Problem to solve:
For each record below, give an exact transcription.

Material provided:
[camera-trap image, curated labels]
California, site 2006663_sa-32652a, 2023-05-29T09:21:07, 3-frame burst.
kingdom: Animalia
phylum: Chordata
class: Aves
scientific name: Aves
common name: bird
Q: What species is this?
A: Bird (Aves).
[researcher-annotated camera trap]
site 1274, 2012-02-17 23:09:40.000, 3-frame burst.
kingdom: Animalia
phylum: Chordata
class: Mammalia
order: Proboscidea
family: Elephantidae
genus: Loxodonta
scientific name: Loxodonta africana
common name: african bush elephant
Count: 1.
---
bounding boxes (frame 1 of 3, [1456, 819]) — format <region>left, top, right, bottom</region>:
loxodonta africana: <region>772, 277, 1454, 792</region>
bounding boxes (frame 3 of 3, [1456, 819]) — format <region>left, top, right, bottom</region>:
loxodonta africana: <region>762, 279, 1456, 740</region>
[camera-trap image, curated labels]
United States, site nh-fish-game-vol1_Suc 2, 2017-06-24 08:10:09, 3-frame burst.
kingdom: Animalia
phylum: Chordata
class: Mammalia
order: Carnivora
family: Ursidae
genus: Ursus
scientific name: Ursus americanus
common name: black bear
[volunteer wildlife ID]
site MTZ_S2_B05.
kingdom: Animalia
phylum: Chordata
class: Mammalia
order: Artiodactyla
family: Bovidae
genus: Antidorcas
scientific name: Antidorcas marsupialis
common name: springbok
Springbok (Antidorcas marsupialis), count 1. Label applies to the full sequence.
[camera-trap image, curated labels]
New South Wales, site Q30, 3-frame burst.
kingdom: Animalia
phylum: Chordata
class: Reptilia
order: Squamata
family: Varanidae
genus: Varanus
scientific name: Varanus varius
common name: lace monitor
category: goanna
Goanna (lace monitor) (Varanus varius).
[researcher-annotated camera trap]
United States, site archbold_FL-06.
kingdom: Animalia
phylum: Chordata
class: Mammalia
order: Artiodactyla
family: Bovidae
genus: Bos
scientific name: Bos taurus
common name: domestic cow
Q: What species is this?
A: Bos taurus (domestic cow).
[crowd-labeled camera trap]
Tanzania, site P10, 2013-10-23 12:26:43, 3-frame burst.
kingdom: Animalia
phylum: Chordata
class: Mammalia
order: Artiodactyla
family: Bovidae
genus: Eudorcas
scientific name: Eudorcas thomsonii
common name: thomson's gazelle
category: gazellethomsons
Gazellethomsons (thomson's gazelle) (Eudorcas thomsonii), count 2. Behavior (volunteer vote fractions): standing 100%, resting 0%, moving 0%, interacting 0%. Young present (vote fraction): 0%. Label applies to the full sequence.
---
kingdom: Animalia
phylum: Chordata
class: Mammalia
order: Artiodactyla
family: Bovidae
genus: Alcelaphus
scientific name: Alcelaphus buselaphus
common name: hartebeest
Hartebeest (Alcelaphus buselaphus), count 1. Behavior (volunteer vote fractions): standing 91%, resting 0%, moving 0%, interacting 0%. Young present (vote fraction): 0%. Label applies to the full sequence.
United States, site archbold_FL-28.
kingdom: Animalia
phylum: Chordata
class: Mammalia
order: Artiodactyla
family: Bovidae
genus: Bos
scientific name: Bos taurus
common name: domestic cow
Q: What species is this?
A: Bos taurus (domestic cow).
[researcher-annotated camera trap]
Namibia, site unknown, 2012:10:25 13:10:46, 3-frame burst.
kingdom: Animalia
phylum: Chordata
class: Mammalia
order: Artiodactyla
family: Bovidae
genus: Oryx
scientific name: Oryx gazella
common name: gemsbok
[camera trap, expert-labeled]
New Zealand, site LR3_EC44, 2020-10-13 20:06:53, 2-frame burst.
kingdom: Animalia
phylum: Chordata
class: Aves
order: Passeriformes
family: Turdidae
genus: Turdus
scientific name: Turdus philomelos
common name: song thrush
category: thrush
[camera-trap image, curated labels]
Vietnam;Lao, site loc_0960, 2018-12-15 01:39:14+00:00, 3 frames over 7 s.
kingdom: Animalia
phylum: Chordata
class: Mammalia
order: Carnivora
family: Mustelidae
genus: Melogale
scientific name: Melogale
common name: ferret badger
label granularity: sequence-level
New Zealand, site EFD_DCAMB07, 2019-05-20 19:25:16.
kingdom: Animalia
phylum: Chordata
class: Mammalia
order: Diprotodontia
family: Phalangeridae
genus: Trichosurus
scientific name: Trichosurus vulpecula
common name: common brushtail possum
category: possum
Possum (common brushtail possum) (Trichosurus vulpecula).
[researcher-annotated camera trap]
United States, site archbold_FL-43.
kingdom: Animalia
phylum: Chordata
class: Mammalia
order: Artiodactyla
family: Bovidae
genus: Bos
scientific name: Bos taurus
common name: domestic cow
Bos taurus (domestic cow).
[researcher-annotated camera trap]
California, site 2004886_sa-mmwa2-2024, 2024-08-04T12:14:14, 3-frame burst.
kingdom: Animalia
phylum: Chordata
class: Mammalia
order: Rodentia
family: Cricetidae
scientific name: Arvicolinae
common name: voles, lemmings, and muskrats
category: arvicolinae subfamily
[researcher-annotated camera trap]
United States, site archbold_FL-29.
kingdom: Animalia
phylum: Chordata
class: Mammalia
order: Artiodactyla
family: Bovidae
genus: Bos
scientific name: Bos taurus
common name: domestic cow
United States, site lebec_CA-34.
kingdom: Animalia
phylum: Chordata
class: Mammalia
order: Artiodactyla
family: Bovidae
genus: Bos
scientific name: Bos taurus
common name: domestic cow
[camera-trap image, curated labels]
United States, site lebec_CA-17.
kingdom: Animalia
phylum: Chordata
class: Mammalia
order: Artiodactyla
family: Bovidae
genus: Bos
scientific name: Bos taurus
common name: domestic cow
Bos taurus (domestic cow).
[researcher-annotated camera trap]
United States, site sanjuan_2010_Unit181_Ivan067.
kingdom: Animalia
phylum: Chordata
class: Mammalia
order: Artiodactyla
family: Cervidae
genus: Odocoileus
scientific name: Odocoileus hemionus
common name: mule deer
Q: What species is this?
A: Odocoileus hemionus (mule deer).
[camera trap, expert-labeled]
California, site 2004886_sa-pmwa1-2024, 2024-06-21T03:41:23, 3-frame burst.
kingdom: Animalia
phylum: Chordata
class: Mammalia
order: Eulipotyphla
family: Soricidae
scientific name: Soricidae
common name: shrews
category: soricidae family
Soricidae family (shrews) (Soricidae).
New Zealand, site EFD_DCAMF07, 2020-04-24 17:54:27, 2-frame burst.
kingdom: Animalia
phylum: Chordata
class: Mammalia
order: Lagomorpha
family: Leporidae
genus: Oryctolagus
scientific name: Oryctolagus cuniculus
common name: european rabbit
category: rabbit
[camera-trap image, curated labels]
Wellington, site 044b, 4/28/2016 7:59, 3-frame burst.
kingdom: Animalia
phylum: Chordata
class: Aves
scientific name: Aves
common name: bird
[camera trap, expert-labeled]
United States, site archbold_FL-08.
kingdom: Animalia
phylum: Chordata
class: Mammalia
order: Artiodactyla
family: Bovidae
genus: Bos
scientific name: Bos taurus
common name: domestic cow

Answer to the problem:
[camera-trap image, curated labels]
California, site 2006663_sa-32652a, 2023-05-29T09:21:07, 3-frame burst.
kingdom: Animalia
phylum: Chordata
class: Aves
scientific name: Aves
common name: bird
Q: What species is this?
A: Bird (Aves).
[researcher-annotated camera trap]
site 1274, 2012-02-17 23:09:40.000, 3-frame burst.
kingdom: Animalia
phylum: Chordata
class: Mammalia
order: Proboscidea
family: Elephantidae
genus: Loxodonta
scientific name: Loxodonta africana
common name: african bush elephant
Count: 1.
---
bounding boxes (frame 1 of 3, [1456, 819]) — format <region>left, top, right, bottom</region>:
loxodonta africana: <region>772, 277, 1454, 792</region>
bounding boxes (frame 3 of 3, [1456, 819]) — format <region>left, top, right, bottom</region>:
loxodonta africana: <region>762, 279, 1456, 740</region>
[camera-trap image, curated labels]
United States, site nh-fish-game-vol1_Suc 2, 2017-06-24 08:10:09, 3-frame burst.
kingdom: Animalia
phylum: Chordata
class: Mammalia
order: Carnivora
family: Ursidae
genus: Ursus
scientific name: Ursus americanus
common name: black bear
[volunteer wildlife ID]
site MTZ_S2_B05.
kingdom: Animalia
phylum: Chordata
class: Mammalia
order: Artiodactyla
family: Bovidae
genus: Antidorcas
scientific name: Antidorcas marsupialis
common name: springbok
Springbok (Antidorcas marsupialis), count 1. Label applies to the full sequence.
[camera-trap image, curated labels]
New South Wales, site Q30, 3-frame burst.
kingdom: Animalia
phylum: Chordata
class: Reptilia
order: Squamata
family: Varanidae
genus: Varanus
scientific name: Varanus varius
common name: lace monitor
category: goanna
Goanna (lace monitor) (Varanus varius).
[researcher-annotated camera trap]
United States, site archbold_FL-06.
kingdom: Animalia
phylum: Chordata
class: Mammalia
order: Artiodactyla
family: Bovidae
genus: Bos
scientific name: Bos taurus
common name: domestic cow
Q: What species is this?
A: Bos taurus (domestic cow).
[crowd-labeled camera trap]
Tanzania, site P10, 2013-10-23 12:26:43, 3-frame burst.
kingdom: Animalia
phylum: Chordata
class: Mammalia
order: Artiodactyla
family: Bovidae
genus: Eudorcas
scientific name: Eudorcas thomsonii
common name: thomson's gazelle
category: gazellethomsons
Gazellethomsons (thomson's gazelle) (Eudorcas thomsonii), count 2. Behavior (volunteer vote fractions): standing 100%, resting 0%, moving 0%, interacting 0%. Young present (vote fraction): 0%. Label applies to the full sequence.
---
kingdom: Animalia
phylum: Chordata
class: Mammalia
order: Artiodactyla
family: Bovidae
genus: Alcelaphus
scientific name: Alcelaphus buselaphus
common name: hartebeest
Hartebeest (Alcelaphus buselaphus), count 1. Behavior (volunteer vote fractions): standing 91%, resting 0%, moving 0%, interacting 0%. Young present (vote fraction): 0%. Label applies to the full sequence.
United States, site archbold_FL-28.
kingdom: Animalia
phylum: Chordata
class: Mammalia
order: Artiodactyla
family: Bovidae
genus: Bos
scientific name: Bos taurus
common name: domestic cow
Q: What species is this?
A: Bos taurus (domestic cow).
[researcher-annotated camera trap]
Namibia, site unknown, 2012:10:25 13:10:46, 3-frame burst.
kingdom: Animalia
phylum: Chordata
class: Mammalia
order: Artiodactyla
family: Bovidae
genus: Oryx
scientific name: Oryx gazella
common name: gemsbok
[camera trap, expert-labeled]
New Zealand, site LR3_EC44, 2020-10-13 20:06:53, 2-frame burst.
kingdom: Animalia
phylum: Chordata
class: Aves
order: Passeriformes
family: Turdidae
genus: Turdus
scientific name: Turdus philomelos
common name: song thrush
category: thrush
[camera-trap image, curated labels]
Vietnam;Lao, site loc_0960, 2018-12-15 01:39:14+00:00, 3 frames over 7 s.
kingdom: Animalia
phylum: Chordata
class: Mammalia
order: Carnivora
family: Mustelidae
genus: Melogale
scientific name: Melogale
common name: ferret badger
label granularity: sequence-level
New Zealand, site EFD_DCAMB07, 2019-05-20 19:25:16.
kingdom: Animalia
phylum: Chordata
class: Mammalia
order: Diprotodontia
family: Phalangeridae
genus: Trichosurus
scientific name: Trichosurus vulpecula
common name: common brushtail possum
category: possum
Possum (common brushtail possum) (Trichosurus vulpecula).
[researcher-annotated camera trap]
United States, site archbold_FL-43.
kingdom: Animalia
phylum: Chordata
class: Mammalia
order: Artiodactyla
family: Bovidae
genus: Bos
scientific name: Bos taurus
common name: domestic cow
Bos taurus (domestic cow).
[researcher-annotated camera trap]
California, site 2004886_sa-mmwa2-2024, 2024-08-04T12:14:14, 3-frame burst.
kingdom: Animalia
phylum: Chordata
class: Mammalia
order: Rodentia
family: Cricetidae
scientific name: Arvicolinae
common name: voles, lemmings, and muskrats
category: arvicolinae subfamily
[researcher-annotated camera trap]
United States, site archbold_FL-29.
kingdom: Animalia
phylum: Chordata
class: Mammalia
order: Artiodactyla
family: Bovidae
genus: Bos
scientific name: Bos taurus
common name: domestic cow
United States, site lebec_CA-34.
kingdom: Animalia
phylum: Chordata
class: Mammalia
order: Artiodactyla
family: Bovidae
genus: Bos
scientific name: Bos taurus
common name: domestic cow
[camera-trap image, curated labels]
United States, site lebec_CA-17.
kingdom: Animalia
phylum: Chordata
class: Mammalia
order: Artiodactyla
family: Bovidae
genus: Bos
scientific name: Bos taurus
common name: domestic cow
Bos taurus (domestic cow).
[researcher-annotated camera trap]
United States, site sanjuan_2010_Unit181_Ivan067.
kingdom: Animalia
phylum: Chordata
class: Mammalia
order: Artiodactyla
family: Cervidae
genus: Odocoileus
scientific name: Odocoileus hemionus
common name: mule deer
Q: What species is this?
A: Odocoileus hemionus (mule deer).
[camera trap, expert-labeled]
California, site 2004886_sa-pmwa1-2024, 2024-06-21T03:41:23, 3-frame burst.
kingdom: Animalia
phylum: Chordata
class: Mammalia
order: Eulipotyphla
family: Soricidae
scientific name: Soricidae
common name: shrews
category: soricidae family
Soricidae family (shrews) (Soricidae).
New Zealand, site EFD_DCAMF07, 2020-04-24 17:54:27, 2-frame burst.
kingdom: Animalia
phylum: Chordata
class: Mammalia
order: Lagomorpha
family: Leporidae
genus: Oryctolagus
scientific name: Oryctolagus cuniculus
common name: european rabbit
category: rabbit
[camera-trap image, curated labels]
Wellington, site 044b, 4/28/2016 7:59, 3-frame burst.
kingdom: Animalia
phylum: Chordata
class: Aves
scientific name: Aves
common name: bird
[camera trap, expert-labeled]
United States, site archbold_FL-08.
kingdom: Animalia
phylum: Chordata
class: Mammalia
order: Artiodactyla
family: Bovidae
genus: Bos
scientific name: Bos taurus
common name: domestic cow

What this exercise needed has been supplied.